::: Extracted material :::

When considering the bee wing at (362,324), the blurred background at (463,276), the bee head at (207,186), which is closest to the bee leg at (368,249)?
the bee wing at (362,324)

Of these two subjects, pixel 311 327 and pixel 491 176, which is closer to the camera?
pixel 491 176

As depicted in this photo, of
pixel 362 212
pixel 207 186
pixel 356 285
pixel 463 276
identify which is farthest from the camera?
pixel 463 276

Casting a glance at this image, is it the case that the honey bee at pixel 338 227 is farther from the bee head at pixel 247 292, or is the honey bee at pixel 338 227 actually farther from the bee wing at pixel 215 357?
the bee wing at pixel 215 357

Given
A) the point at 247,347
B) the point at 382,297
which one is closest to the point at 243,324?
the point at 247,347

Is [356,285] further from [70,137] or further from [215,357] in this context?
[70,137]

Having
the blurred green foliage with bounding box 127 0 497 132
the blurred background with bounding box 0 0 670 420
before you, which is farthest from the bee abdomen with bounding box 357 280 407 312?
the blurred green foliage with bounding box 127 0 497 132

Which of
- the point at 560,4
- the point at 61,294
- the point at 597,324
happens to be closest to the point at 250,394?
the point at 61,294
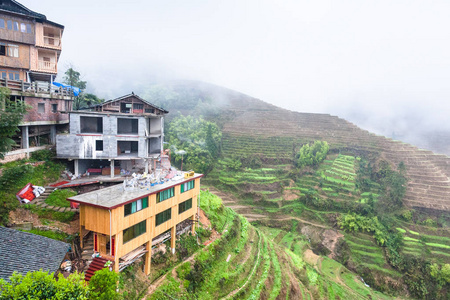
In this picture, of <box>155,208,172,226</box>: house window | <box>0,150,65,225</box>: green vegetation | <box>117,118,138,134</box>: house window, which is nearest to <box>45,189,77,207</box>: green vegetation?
<box>0,150,65,225</box>: green vegetation

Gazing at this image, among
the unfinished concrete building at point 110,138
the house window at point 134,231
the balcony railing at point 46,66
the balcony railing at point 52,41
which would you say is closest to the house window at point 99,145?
the unfinished concrete building at point 110,138

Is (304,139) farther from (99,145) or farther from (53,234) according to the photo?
(53,234)

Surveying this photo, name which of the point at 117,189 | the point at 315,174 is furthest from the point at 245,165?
Answer: the point at 117,189

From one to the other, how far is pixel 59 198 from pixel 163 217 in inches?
250

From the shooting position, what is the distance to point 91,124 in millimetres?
20641

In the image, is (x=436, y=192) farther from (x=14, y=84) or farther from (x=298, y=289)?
(x=14, y=84)

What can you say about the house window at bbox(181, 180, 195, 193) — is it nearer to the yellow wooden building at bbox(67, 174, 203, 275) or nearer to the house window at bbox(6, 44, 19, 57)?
the yellow wooden building at bbox(67, 174, 203, 275)

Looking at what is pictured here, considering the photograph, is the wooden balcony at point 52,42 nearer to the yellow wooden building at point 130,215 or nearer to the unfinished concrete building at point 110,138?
the unfinished concrete building at point 110,138

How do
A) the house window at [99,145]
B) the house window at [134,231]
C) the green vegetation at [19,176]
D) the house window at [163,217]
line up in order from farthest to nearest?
the house window at [99,145] → the house window at [163,217] → the house window at [134,231] → the green vegetation at [19,176]

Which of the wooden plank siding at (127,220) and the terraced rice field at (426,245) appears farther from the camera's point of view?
the terraced rice field at (426,245)

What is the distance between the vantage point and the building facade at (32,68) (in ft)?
60.3

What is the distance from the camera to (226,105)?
76000mm

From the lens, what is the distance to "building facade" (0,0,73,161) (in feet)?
60.3

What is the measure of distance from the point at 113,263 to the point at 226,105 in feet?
220
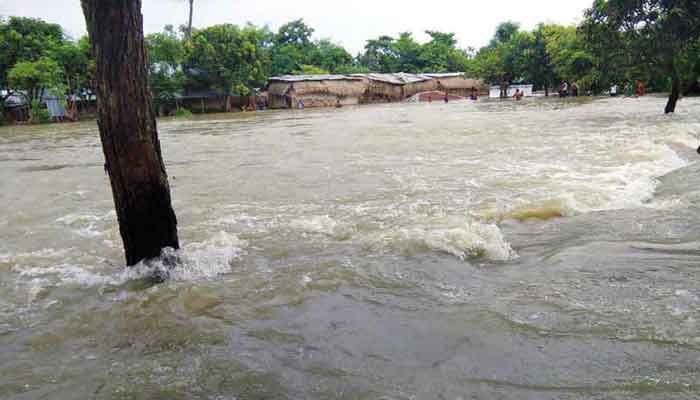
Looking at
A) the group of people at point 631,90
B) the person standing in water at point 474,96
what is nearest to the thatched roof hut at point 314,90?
the person standing in water at point 474,96

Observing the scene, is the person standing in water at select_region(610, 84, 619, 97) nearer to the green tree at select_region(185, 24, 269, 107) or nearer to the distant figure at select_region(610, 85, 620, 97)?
the distant figure at select_region(610, 85, 620, 97)

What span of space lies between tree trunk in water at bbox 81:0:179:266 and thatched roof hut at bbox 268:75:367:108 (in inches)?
1356

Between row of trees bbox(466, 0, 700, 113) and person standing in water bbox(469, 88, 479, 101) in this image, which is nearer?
row of trees bbox(466, 0, 700, 113)

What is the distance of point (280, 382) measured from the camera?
7.13 feet

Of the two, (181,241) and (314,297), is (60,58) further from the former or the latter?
(314,297)

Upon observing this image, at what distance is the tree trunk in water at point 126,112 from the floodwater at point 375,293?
22.7 inches

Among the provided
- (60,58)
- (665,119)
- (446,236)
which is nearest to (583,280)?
(446,236)

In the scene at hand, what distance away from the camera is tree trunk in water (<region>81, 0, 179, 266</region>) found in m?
3.01

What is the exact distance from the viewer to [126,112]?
3.08 meters

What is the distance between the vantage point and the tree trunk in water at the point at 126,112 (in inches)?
118

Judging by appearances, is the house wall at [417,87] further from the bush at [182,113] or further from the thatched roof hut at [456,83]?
the bush at [182,113]

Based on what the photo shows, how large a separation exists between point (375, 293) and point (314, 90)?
3561 cm

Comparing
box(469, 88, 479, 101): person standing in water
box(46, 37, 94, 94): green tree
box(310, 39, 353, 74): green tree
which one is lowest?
box(469, 88, 479, 101): person standing in water

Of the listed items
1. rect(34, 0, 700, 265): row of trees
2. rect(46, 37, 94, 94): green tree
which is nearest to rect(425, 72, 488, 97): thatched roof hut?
rect(34, 0, 700, 265): row of trees
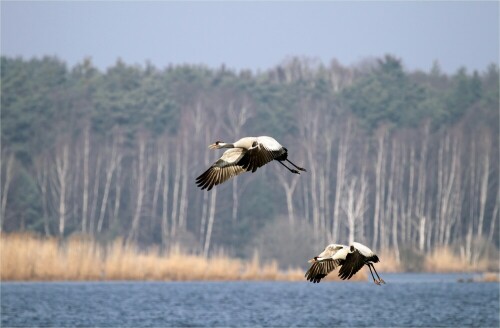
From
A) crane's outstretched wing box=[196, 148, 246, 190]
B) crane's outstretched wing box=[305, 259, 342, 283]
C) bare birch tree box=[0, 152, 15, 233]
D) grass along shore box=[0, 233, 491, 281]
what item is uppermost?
bare birch tree box=[0, 152, 15, 233]

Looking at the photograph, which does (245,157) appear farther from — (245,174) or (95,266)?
(245,174)

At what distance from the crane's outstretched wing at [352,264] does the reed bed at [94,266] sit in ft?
85.7

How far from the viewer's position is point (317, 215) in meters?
64.3

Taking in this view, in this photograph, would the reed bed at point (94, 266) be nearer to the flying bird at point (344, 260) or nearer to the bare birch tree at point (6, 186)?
the bare birch tree at point (6, 186)

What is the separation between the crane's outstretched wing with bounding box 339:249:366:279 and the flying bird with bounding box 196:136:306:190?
1.47 m

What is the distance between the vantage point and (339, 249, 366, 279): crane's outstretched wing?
44.1ft

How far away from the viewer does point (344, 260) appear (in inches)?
540

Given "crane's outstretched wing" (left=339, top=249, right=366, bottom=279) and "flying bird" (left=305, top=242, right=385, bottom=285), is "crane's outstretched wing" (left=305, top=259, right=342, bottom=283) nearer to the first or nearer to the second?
"flying bird" (left=305, top=242, right=385, bottom=285)

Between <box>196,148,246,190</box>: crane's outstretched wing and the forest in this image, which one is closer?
<box>196,148,246,190</box>: crane's outstretched wing

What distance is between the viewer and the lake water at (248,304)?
31.7 meters

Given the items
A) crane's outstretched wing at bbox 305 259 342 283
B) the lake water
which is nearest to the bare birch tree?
the lake water

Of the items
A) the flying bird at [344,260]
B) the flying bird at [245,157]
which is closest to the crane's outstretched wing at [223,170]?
the flying bird at [245,157]

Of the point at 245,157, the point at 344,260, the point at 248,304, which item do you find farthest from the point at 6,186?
the point at 245,157

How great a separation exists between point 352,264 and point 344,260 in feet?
0.71
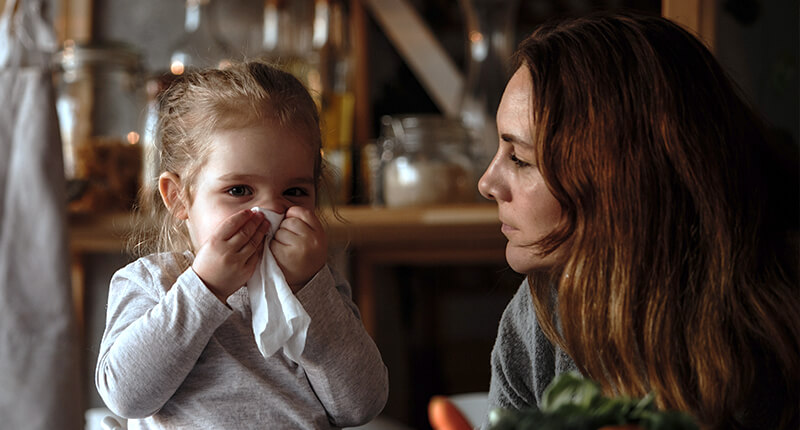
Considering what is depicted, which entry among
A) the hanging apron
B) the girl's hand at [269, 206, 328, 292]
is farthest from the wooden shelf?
the girl's hand at [269, 206, 328, 292]

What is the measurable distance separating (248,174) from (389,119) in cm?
78

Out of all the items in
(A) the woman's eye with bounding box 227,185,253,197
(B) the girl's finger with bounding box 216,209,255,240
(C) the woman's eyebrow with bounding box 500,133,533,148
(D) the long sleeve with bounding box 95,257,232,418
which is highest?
(C) the woman's eyebrow with bounding box 500,133,533,148

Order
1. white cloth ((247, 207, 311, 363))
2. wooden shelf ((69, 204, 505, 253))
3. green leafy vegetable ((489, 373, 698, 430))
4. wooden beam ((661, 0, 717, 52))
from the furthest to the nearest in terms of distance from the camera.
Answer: wooden shelf ((69, 204, 505, 253))
wooden beam ((661, 0, 717, 52))
white cloth ((247, 207, 311, 363))
green leafy vegetable ((489, 373, 698, 430))

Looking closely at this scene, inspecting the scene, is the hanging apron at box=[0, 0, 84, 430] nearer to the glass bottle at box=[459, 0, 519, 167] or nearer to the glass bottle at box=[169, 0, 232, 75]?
the glass bottle at box=[169, 0, 232, 75]

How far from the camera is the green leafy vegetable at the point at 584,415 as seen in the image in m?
0.49

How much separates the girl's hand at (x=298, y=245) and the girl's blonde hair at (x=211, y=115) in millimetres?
81

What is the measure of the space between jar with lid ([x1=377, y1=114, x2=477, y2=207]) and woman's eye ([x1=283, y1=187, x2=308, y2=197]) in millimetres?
536

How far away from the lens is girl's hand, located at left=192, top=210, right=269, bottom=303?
2.35 ft

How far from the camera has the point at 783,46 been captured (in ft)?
4.84

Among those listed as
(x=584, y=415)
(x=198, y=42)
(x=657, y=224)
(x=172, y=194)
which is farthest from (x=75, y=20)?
(x=584, y=415)

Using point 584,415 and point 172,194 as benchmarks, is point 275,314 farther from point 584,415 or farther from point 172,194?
point 584,415

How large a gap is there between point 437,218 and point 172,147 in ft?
1.77

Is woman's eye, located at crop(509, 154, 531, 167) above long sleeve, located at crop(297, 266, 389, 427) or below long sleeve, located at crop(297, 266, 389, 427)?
above

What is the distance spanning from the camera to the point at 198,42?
5.08 feet
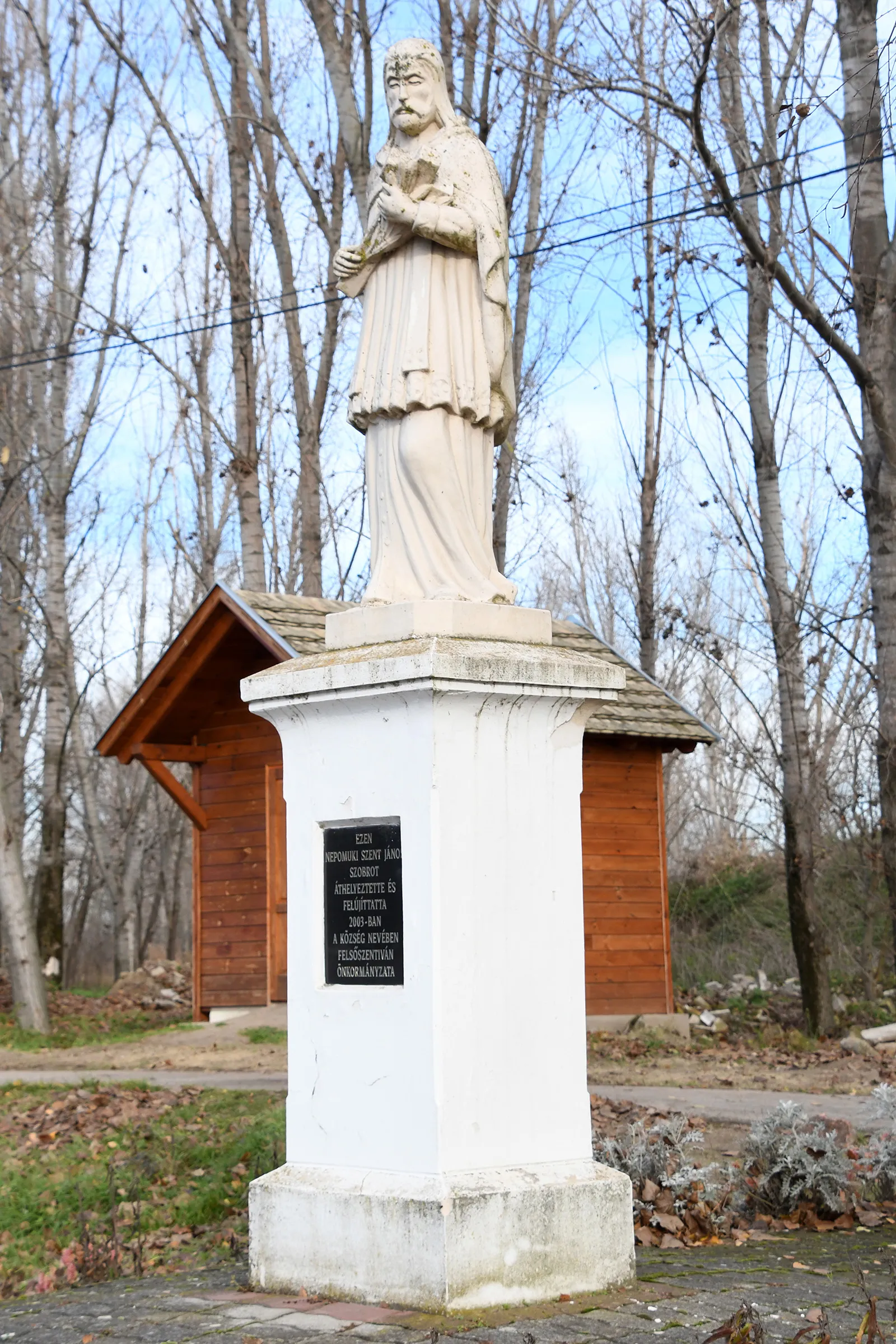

:::

Your instructions: Filter the items above and copy every line that contains the string "blurred". Match case exactly.

Response:
When considering the bee wing at (362,324), the blurred background at (463,276), the bee head at (207,186), which is closest to the bee leg at (368,249)?
the blurred green foliage with bounding box 127 0 497 132
the blurred background with bounding box 0 0 670 420
the blurred green foliage with bounding box 127 0 497 132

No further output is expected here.